“Prosecutorial discretion is everything given the current conflict between the federal law and the law of many states,” he said in an interview last month.
In February, Sean Spicer, the White House press secretary, said the Trump administration would look into enforcing federal law against recreational marijuana businesses. Some states are considering tougher stands: In Massachusetts, for example, the Legislature is trying to rewrite a law to legalize recreational marijuana that voters passed in November.
Around one-fifth of Americans now live in states where marijuana is legal for adult use, according to the Brookings Institution, and an estimated 200 million live in places where medicinal marijuana is legal.

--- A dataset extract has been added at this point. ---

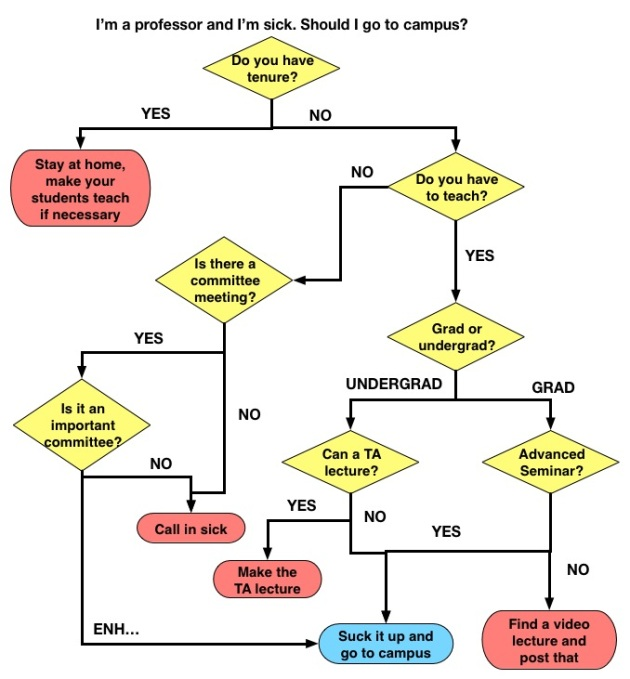 A flowchart to help you decide whether to come into campus when you're sick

Cannabis retailing has moved from street corners to state-of-the-art dispensaries and stores, with California entrepreneurs producing rose gold vaporizers and businesses in Colorado selling infused drinks.
“We love Jeff Sessions’s position on marijuana because he is thinking about it clearly,” said Scott Chipman, Southern California chairman for Citizens Against Legalizing Marijuana.
He dismissed the idea of recreational drug use. “‘Recreational’ is a bike ride, a swim, going to the beach,” he said. “Using a drug to put your brain in an altered state is not recreation. That is self-destructive behavior and escapism.”
Credit Doug Mills/The New York Times
Marijuana merchants are protected by a provision in the federal budget that prohibits the Justice Department from spending money to block state laws that allow medicinal cannabis. Under the Obama administration, the Justice Department did not interfere with state laws that legalize marijuana and instead focused on prosecuting drug cartels and the transport of pot across state lines.
In March, a group of senators that included Elizabeth Warren, Democrat of Massachusetts, and Lisa Murkowski, Republican of Alaska, asked Mr. Sessions to stick with existing policies. Some lawmakers also want to allow banks to work with the marijuana industry and to allow tax deductions for business expenses.
Lawmakers who support legalizing marijuana contend that it leads to greater regulation, curbs the black market and stops money laundering. They point to studies showing that the war on drugs, which began under President Richard M. Nixon, had disastrous impacts on national incarceration rates and racial divides.
In a statement, Mr. Booker said the Trump administration’s crackdown against marijuana “will not make our communities safer or reduce the use of illegal drugs.”
“Instead, they will worsen an already broken system,” he said, noting that marijuana-related arrests are disproportionately high for black Americans.
Consumers spent $5.9 billion on legal cannabis in the United States last year, according to the Arcview Group, which studies and invests in the industry. That figure is expected to reach $19 billion by 2021.
A Quinnipiac University poll in February concluded that 59 percent of American voters believe cannabis should be legal. Additionally, the poll found, 71 percent say the federal government should not prosecute marijuana use in states that have legalized it.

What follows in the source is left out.